2. There has been considerable discussion as to whether it would be worth adding an explicit message to indicate to the source that congestion is occurring, rather than waiting for a packet loss. This point will be addressed briefly later.
3. This statement is not quite true. For a specific reason having to do with the dynamic behavior of the rate adaptation and the tail-trop FIFO queue discipline, isolated packets not a part of a ongoing sequence are slightly more likely to be discarded during congestion.
4. For a system with poor software, there may be several seconds of startup time, so that even for the case of image transfer, the impact of congestion may be hidden by fixed overheads. Additionally, most personal computers today will take several seconds to render a 500KB image, so the transfer time is masked by the rendering time.
5. A very simple network, composed of a single 45 mb/s 3000 mile transcontinental link, would cost about $135K per month at the tariffed rate of $45/mile. Dividing this cost by 280,000 users would yield a cost of $.48 per month, or $5.75 a year.
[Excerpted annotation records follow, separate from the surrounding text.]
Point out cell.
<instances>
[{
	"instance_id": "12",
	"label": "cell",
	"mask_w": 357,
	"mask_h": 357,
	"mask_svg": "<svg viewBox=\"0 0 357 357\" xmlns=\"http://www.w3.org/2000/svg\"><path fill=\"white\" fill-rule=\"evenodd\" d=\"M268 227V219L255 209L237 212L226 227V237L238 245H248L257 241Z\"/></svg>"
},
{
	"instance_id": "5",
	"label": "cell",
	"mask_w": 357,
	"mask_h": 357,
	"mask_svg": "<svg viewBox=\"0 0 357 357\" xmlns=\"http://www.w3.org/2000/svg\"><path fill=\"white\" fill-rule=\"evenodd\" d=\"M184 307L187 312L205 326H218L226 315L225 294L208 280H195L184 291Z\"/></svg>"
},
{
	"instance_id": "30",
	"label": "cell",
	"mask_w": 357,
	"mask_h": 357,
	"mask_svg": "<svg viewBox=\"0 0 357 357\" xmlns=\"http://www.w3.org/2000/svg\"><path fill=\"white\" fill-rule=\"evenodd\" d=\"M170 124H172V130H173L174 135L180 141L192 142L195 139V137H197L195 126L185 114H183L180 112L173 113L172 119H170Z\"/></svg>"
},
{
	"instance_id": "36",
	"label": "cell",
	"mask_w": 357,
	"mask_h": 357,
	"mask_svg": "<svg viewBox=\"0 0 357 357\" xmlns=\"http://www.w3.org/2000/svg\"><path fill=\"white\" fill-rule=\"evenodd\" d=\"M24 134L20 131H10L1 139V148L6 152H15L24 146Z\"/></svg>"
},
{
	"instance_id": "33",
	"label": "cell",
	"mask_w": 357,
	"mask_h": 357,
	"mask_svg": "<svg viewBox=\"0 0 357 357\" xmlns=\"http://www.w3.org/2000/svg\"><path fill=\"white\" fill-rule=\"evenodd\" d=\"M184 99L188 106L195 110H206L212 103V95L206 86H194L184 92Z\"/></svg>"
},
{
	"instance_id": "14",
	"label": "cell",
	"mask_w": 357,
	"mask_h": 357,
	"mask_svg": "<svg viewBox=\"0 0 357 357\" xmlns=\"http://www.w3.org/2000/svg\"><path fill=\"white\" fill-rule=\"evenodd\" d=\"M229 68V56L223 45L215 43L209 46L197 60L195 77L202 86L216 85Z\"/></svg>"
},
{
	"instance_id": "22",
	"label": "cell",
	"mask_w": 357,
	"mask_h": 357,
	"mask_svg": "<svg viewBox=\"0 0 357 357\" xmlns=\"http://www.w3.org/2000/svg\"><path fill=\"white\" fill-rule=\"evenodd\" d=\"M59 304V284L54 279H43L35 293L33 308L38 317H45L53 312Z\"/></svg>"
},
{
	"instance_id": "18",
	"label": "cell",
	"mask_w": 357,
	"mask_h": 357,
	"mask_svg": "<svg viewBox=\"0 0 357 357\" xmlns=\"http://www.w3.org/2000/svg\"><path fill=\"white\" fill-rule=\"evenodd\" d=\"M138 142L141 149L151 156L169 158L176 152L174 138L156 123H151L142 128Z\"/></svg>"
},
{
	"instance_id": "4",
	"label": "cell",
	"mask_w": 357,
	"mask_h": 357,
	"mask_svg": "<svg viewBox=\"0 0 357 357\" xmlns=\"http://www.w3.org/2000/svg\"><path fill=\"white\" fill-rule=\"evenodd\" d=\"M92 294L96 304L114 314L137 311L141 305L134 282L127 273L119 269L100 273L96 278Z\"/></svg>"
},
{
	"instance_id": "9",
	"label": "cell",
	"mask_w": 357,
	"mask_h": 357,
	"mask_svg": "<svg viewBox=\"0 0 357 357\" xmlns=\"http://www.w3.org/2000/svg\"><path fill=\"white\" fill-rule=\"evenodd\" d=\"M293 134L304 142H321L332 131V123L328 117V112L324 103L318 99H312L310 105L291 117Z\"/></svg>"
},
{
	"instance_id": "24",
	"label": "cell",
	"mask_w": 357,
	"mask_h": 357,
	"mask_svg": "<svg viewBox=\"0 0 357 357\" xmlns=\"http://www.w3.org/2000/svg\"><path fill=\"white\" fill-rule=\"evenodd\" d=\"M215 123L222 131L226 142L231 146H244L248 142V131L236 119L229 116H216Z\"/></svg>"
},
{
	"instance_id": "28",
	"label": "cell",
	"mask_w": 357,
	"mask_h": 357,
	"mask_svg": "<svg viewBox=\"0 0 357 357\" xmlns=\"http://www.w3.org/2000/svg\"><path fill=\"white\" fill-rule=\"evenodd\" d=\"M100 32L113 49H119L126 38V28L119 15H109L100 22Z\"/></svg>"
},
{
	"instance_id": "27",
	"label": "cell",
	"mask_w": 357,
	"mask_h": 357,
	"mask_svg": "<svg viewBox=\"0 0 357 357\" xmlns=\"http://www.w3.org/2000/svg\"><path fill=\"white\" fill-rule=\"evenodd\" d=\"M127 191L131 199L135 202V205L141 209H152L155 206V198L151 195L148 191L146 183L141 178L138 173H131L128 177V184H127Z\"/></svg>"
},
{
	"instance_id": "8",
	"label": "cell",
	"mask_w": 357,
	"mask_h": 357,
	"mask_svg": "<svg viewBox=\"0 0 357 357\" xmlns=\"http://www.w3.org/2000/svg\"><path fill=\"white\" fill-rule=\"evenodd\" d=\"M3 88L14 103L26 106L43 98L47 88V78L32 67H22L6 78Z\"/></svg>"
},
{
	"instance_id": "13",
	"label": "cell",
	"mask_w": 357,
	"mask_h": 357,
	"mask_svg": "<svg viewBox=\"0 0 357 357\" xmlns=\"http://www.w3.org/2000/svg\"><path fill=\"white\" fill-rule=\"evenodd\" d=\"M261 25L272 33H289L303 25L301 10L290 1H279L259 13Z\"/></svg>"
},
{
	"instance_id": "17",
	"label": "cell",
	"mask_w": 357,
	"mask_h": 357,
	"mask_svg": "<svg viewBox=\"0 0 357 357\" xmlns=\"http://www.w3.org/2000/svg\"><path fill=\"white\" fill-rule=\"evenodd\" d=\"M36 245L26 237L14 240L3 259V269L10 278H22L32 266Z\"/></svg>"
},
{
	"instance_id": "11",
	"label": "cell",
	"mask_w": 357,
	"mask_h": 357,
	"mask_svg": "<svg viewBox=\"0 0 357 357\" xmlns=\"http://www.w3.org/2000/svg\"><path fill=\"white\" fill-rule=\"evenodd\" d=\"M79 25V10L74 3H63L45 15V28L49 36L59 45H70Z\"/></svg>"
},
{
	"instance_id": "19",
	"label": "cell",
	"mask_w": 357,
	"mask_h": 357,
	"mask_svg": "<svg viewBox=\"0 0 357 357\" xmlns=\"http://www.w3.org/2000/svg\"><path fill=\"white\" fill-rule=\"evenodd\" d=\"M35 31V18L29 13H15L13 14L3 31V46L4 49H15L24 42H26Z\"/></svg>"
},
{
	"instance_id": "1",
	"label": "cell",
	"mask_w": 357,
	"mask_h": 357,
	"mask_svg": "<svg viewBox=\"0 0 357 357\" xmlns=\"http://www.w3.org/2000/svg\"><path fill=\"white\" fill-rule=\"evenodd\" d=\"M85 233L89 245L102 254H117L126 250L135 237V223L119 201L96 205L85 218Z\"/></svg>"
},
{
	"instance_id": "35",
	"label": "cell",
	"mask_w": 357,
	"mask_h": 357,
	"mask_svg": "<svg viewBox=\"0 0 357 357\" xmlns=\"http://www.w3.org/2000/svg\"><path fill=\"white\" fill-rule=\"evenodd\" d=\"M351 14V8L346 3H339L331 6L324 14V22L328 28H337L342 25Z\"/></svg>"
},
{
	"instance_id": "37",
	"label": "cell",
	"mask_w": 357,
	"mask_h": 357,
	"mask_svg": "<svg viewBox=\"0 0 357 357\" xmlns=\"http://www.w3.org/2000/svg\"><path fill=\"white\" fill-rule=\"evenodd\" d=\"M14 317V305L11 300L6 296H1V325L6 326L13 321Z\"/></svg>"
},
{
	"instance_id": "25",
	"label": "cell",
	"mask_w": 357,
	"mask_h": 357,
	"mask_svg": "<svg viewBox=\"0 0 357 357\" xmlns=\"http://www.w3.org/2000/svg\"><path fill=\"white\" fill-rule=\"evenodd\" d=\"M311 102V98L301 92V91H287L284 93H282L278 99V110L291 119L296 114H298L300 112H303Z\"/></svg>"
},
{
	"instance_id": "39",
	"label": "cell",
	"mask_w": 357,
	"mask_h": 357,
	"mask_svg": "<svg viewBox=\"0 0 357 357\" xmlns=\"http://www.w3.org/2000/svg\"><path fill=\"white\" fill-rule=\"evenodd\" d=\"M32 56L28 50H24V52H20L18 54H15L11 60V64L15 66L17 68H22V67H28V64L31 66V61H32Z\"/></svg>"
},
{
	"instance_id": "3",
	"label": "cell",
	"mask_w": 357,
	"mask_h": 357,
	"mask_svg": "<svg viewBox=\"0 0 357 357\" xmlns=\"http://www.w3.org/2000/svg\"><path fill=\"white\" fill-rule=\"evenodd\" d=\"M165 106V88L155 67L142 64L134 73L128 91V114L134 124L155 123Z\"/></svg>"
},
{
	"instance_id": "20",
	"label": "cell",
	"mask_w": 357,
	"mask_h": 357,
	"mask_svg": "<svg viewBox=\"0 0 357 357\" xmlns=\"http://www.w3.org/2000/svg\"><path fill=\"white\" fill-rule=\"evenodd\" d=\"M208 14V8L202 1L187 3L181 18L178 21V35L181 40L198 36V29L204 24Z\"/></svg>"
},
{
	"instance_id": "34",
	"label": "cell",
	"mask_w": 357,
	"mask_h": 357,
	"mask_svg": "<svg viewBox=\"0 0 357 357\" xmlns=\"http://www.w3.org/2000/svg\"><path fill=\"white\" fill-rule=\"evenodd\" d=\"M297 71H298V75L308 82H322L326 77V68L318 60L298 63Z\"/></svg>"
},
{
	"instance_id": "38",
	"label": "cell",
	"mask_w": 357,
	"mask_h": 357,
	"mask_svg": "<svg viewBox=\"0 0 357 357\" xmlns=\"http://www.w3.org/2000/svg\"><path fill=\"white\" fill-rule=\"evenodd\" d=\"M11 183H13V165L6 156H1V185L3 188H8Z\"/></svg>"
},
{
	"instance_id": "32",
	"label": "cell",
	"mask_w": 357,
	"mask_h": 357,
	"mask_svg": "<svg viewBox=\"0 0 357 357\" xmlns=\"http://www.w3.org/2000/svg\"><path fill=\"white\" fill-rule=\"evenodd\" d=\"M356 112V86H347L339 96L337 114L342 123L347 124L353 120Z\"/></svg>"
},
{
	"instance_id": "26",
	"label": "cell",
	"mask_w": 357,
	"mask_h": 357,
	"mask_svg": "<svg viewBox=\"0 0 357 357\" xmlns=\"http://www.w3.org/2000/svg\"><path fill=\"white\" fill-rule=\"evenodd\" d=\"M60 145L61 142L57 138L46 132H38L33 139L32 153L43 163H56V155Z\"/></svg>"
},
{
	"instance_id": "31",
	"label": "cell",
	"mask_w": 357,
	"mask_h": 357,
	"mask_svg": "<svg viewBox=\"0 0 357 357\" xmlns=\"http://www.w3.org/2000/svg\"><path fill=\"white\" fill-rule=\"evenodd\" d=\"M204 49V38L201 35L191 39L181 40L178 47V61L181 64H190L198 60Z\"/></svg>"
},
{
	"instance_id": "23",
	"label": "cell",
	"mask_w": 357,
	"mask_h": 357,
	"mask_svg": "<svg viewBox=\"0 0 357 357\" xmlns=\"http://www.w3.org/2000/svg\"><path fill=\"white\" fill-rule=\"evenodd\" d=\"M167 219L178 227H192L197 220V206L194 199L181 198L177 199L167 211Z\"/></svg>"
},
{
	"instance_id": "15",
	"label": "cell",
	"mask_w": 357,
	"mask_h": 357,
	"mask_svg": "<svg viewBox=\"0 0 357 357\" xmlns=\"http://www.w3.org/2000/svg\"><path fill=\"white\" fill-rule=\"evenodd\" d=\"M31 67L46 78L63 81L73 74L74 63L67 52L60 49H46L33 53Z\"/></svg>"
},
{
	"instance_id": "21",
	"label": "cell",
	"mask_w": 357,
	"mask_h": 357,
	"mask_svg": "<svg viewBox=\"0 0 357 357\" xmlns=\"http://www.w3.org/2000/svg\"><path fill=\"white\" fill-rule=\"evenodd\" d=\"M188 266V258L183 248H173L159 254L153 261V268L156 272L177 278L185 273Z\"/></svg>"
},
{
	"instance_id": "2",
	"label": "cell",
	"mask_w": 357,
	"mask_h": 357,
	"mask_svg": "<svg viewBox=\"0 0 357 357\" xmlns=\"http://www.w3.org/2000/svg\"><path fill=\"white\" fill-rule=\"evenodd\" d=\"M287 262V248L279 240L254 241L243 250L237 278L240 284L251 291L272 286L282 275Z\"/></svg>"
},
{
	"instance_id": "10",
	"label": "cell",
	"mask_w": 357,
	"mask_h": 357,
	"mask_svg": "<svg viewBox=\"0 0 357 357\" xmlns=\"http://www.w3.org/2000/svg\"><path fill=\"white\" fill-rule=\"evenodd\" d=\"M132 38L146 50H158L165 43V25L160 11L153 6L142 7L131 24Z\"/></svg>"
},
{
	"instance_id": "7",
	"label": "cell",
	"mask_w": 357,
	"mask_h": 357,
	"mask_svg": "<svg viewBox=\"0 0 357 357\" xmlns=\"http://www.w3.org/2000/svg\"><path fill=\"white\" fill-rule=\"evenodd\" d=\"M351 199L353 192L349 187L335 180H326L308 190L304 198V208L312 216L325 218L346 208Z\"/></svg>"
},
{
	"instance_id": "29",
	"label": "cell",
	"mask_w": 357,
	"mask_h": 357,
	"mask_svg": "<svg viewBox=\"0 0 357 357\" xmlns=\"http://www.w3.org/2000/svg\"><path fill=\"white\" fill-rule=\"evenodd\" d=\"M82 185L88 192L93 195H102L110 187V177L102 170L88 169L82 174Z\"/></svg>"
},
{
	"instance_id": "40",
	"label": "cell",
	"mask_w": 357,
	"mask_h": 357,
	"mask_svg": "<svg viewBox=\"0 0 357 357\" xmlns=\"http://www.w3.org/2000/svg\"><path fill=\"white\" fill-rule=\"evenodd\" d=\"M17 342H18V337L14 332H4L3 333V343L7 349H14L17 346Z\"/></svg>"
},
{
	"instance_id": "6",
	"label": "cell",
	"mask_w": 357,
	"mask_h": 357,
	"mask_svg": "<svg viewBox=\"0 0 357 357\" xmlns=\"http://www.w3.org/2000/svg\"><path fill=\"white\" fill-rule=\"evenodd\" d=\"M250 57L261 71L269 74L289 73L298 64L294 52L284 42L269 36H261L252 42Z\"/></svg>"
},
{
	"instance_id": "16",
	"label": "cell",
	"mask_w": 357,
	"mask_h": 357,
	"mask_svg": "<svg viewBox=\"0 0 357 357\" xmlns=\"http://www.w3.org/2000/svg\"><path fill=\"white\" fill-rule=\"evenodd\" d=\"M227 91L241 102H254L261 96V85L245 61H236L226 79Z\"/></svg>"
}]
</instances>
6. Other feature enhancements such as security would also be valued. But this discussion focuses on enhancements that have an impact on bandwidth allocation and the quality of the packet delivery service.
7. If there is no congestion, then there is presumably no queue of packets, which means that there is not a set of packets of different priority in the queue to reorder. Thus, priority scheduling normally has an effect only during congestion.